Who would have thought that the SPCA (Society for the Prevention of Cruelty to Animals) would be the subject of protest at their recent annual fundraiser dinner. The issue the protesters were raising was that in their view, the SPCA doesn’t report out. Here are two reports out of that event:
As part of their protest, the activists called on B.C.’s Minister of Agriculture Pam Alexis to replace the BC SPCA with a more transparent, accountable, and effective enforcement agency. (\ newsletter)
“The activists want Alexis to replace the BC SPCA, a private charity that is accountable only to its board of directors, with a government agency that is accountable to the people of B.C.
This trend could possibly affect all organizations, both in business and civil society (public interest).
This article in the Producer cites other evidence of this trend of accountability.
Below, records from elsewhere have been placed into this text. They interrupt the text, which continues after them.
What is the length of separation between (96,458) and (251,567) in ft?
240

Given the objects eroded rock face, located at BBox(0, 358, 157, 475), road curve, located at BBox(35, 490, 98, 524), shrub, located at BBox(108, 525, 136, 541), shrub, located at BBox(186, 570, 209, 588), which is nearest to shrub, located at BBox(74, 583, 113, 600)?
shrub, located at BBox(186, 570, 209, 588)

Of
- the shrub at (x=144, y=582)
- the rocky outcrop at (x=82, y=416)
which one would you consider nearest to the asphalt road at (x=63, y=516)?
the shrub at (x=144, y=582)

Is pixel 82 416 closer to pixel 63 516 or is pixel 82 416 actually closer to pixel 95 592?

There is the note that the Canadian Securities Administration and the Office of the Superintendent of Financial Institutions are developing increased ESG reporting requirements for Canadian companies.
Pressure on farmers will come through transparency forces in the value chain. Further, this article reports the recently passed Modern Slavery Act (Bill S-211) will mandate increased reporting requirements for certain Canadian companies around labour throughout the value chain, targeting forced labour and child labour.
As farmers and ranchers, these issues are so much bigger than any one of us, but could well affect anyone doing direct marketing to consumers. But if we are dealing with exporters or importers, we must be aware of these trends.
I don’t see our loans officers at our banks asking for ESG reports before they give us an operating loan or a loan for land purchase any time soon.
However, some of this might come about through major financial institutions, particularly public ones like the Farm Credit Corporation, which finances farm businesses in Canada.
It would be best for us to be aware and act at the local level to be ready to defend our food production in terms of the social and environmental impacts of our practices: our treatment of land and animals.